Acima de tudo, disse ele ao Financial Times, a região precisa discutir que tipo de desenvolvimento econômico deseja em um momento em que o mundo está faminto por alimentos, petróleo e minerais latino-americanos.

“Será que a região vai suprir isso de uma forma que torne sua economia [solely] em um produtor de matéria-prima ou irá fornecê-lo de uma forma que crie justiça social [by adding value]?,” ele disse.

Alfredo Serrano, um economista espanhol que chefia o centro de estudos político regional Celag em Buenos Aires, disse que a cúpula discutiria como fortalecer as cadeias de valor regionais para aproveitar as oportunidades regionais, bem como promover uma união monetária.

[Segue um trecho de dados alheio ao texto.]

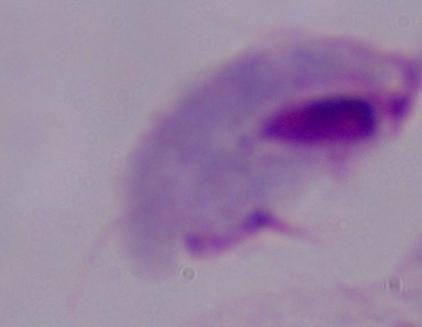

magnification: 1000x
modality: micrograph
identification: trichomonad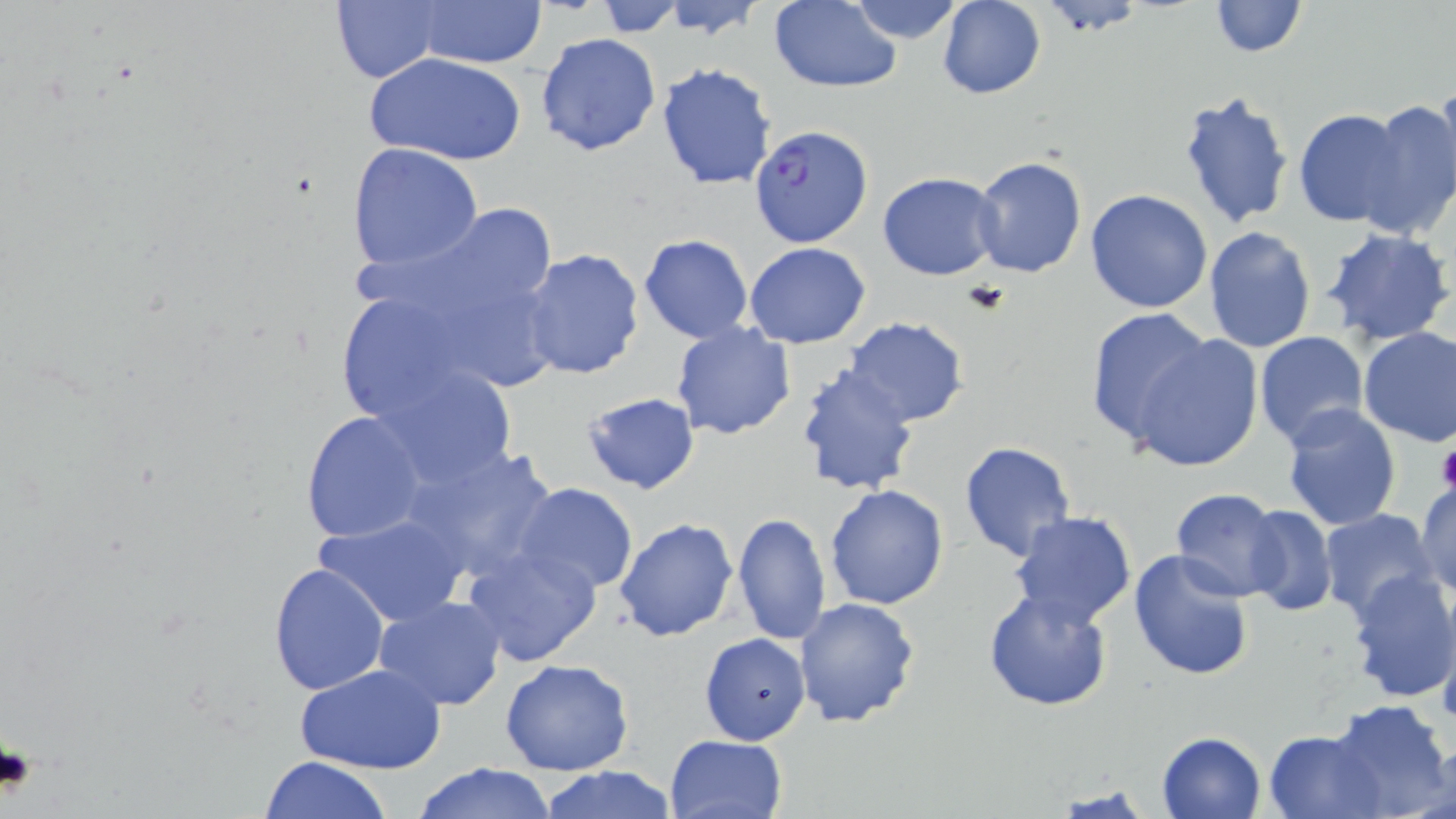

Approximate bounding boxes as [x1, y1, x2, y2] in pixels. Platelet locations: [1436, 440, 1456, 497], [0, 739, 37, 797]. Uninfected red blood cell locations: [659, 0, 768, 43], [1208, 0, 1307, 57], [591, 1, 688, 35], [846, 1, 968, 44], [937, 1, 1047, 100], [411, 2, 549, 69], [768, 2, 902, 91], [329, 3, 445, 85], [535, 32, 661, 157], [367, 53, 525, 166], [656, 61, 777, 191], [1434, 78, 1456, 207], [1176, 90, 1293, 230], [1360, 97, 1456, 235], [1292, 109, 1414, 228], [347, 143, 484, 272], [971, 156, 1087, 278], [878, 172, 1002, 279], [1086, 188, 1215, 314], [347, 205, 571, 331], [1204, 226, 1317, 354], [1321, 227, 1453, 346], [639, 234, 754, 343], [744, 242, 871, 347], [518, 247, 646, 381], [328, 284, 494, 429], [1085, 307, 1216, 448], [842, 316, 969, 426], [671, 323, 798, 441], [1359, 326, 1456, 448], [1124, 331, 1266, 471], [1254, 331, 1370, 449], [373, 364, 521, 489], [796, 370, 920, 495], [581, 389, 701, 496], [1281, 403, 1401, 531], [300, 410, 428, 545], [957, 441, 1076, 562], [401, 442, 559, 583], [1414, 479, 1456, 600], [512, 483, 640, 596], [824, 484, 949, 610], [1170, 489, 1290, 601], [1241, 505, 1338, 617], [1317, 509, 1440, 624], [1007, 510, 1138, 629], [731, 511, 831, 649], [315, 512, 469, 627], [615, 517, 739, 642], [462, 543, 602, 668], [1127, 549, 1256, 682], [269, 563, 390, 696], [1343, 570, 1456, 704], [982, 587, 1115, 713], [374, 596, 506, 710], [793, 597, 920, 728], [1436, 600, 1456, 730], [699, 632, 810, 745], [500, 657, 635, 776], [296, 662, 447, 775], [1328, 698, 1453, 818], [1264, 728, 1381, 818], [1157, 730, 1267, 819], [665, 734, 788, 819], [260, 756, 393, 819], [411, 762, 558, 818], [535, 766, 678, 819]. Plasmodium falciparum-infected red blood cell locations: [749, 125, 873, 249]. Slide-level diagnosis: Plasmodium falciparum. Image is 1456×819 pixels. Thin blood film. May-Grünwald-Giemsa-stained preparation. One field of a larger specimen. Light microscopy. 1000x magnification.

“Mecanismos monetários e cambiais são cruciais”, disse ele. “Existem hoje possibilidades na América Latina, com suas economias fortes, de encontrar instrumentos que substituam a dependência do dólar. Será um avanço muito importante”.

Manuel Canelas, politólogo y exministro del gobierno boliviano, dijo que la CELAC, fundada en 2010 para ayudar a los gobiernos de América Latina y el Caribe a coordinar políticas sin EE. UU. o Canadá, era el único organismo de integración panregional que había sobrevivido durante os últimos anos. última década, enquanto outros caíram no esquecimento.

No entanto, os presidentes de esquerda da América Latina agora enfrentam condições econômicas globais mais difíceis, políticas domésticas mais complicadas com muitos governos de coalizão e menos entusiasmo dos cidadãos pela integração regional.

“Portanto, todos os passos para a integração certamente serão mais cautelosos. . . e terá que estar diretamente focado em entregar resultados e mostrar porque eles são úteis”, alertou.